As none of that brought me joy, I shifted directions and recalled yesterday’s walk. Up there in the hills, I could see for miles, which brought home the 1967 song by The Who, “I Can See for Miles”. Its energy was more satisfying for the moment. Plus the fog was lifting and thinning, giving me hope for a sunnier day. It’s possible; yesterday began as a much foggier day and ended up clear and sunny. It was that deceptive cold, the kind where you look through the house glass protection out at the world and think, “It looks like a pretty nice day out there.” Then you get out there and body parts began abandoning you, running back to get into the house’s warmth.

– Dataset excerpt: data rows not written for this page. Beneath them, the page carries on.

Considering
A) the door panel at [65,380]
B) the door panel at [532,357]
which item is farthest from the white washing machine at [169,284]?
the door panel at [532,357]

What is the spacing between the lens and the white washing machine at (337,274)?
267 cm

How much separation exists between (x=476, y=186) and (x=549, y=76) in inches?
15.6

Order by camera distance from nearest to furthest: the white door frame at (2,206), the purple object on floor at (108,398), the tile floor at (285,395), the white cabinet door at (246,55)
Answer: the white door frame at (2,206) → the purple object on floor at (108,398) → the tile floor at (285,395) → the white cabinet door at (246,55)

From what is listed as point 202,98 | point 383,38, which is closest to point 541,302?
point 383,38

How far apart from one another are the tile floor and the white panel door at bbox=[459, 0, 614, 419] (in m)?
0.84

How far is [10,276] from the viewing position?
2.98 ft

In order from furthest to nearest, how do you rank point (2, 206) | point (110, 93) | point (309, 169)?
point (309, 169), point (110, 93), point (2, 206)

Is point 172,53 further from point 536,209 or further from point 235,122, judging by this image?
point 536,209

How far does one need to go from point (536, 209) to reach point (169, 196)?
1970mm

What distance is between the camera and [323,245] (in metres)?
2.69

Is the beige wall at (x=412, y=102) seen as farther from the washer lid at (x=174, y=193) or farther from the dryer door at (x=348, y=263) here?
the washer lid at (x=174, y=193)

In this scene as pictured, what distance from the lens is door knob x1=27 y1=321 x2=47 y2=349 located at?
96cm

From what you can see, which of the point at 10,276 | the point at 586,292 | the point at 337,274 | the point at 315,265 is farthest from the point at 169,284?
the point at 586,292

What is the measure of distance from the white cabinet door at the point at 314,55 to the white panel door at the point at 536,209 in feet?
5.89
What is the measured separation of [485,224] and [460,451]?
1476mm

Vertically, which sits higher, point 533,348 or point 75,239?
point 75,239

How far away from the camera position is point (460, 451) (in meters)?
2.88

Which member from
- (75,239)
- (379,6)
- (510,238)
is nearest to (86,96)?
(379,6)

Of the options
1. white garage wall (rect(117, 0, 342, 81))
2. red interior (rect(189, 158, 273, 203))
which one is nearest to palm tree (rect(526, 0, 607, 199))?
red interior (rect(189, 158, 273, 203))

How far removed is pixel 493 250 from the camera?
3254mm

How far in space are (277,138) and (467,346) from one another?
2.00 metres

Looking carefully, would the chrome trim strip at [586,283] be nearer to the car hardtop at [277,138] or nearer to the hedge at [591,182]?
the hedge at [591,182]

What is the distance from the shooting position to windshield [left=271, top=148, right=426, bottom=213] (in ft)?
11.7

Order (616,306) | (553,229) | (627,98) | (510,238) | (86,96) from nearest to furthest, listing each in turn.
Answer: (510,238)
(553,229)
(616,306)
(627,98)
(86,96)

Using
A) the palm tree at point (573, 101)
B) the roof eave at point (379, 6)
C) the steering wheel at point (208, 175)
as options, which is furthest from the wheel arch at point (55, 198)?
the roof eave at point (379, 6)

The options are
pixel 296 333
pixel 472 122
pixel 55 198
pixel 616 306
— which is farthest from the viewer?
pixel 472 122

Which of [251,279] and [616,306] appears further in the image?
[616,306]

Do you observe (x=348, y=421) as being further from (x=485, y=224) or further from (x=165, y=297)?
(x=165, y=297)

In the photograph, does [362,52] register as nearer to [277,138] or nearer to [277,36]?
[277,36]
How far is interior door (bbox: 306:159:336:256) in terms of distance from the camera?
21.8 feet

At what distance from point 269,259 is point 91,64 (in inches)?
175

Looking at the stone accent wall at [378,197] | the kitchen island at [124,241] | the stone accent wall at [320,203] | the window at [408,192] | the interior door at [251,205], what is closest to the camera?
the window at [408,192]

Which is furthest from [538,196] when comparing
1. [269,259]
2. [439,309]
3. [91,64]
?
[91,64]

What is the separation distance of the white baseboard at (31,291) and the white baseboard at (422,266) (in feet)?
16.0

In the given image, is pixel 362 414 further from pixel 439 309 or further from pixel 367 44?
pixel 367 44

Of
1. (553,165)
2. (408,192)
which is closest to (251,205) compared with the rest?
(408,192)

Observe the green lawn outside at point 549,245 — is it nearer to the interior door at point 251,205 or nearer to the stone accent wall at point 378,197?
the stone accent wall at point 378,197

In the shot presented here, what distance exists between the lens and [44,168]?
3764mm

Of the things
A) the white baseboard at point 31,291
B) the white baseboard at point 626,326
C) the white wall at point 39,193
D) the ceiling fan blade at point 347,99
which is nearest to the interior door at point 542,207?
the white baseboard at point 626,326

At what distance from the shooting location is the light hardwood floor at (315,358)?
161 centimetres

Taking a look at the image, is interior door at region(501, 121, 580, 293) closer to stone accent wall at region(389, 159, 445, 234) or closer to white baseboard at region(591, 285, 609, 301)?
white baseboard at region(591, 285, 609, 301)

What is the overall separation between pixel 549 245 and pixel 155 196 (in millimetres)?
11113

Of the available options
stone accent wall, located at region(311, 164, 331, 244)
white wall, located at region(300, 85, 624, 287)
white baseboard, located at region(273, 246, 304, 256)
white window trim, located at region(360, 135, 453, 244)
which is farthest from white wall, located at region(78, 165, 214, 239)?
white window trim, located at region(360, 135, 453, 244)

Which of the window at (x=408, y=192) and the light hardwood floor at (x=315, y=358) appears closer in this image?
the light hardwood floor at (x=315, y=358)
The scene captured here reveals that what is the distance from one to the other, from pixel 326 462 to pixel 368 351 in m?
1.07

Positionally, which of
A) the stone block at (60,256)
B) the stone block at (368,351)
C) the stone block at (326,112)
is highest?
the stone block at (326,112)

Watching this video of “I Can See for Miles”, I was struck by my cousin’s sliding resemblance to Pete Townsend. Never noticed it before. Cousin is in hospice, thrust in there by cancer. He’s fought it for several years, but it looks like cancer is taking him, just as it took his mother a decade ago and his sister last year. Cancer is a cold asshole.

Well, stay positive, right? Sure. Test negative, wear a mask, and get the vaccine. Here’s the music. Enjoy.

Sunday’s Theme Music

This one started after having a dream, then was recalled and reinforced when dealing with the cats.

“Gimme Little Sign” was a 1967 hit for Brenton Wood. (Yeah, I had to look that up; didn’t recall the name at all.) I was eleven when it came out. Discovering girls and trying to understand them in my subsequent teen years, the song made sense. “Just gimme some kind of sign, girl,” you know? Do you like me or what? Want to go to the movies? Wanna go steady?

A dream about a game kicked it up out of the subconscious basement. In the dream, as the game started and I faltered, I said in exasperation, “Give me some kind of sign about what I’m supposed to be doing.” Then, watching others, I suddenly grasped the mechanics and rules, and was all, “Oh, yeah. Now I get it.”

Later, as I was up and processing the dailies and the cats and I interacted, they seemed to be all over about what they wanted. Impatience gaining traction, I asked Boo, “Can you give me some kind of sign about what it is you want?” Which then rekindled memories of the dream and the song.

It’s like a personal game of six degrees.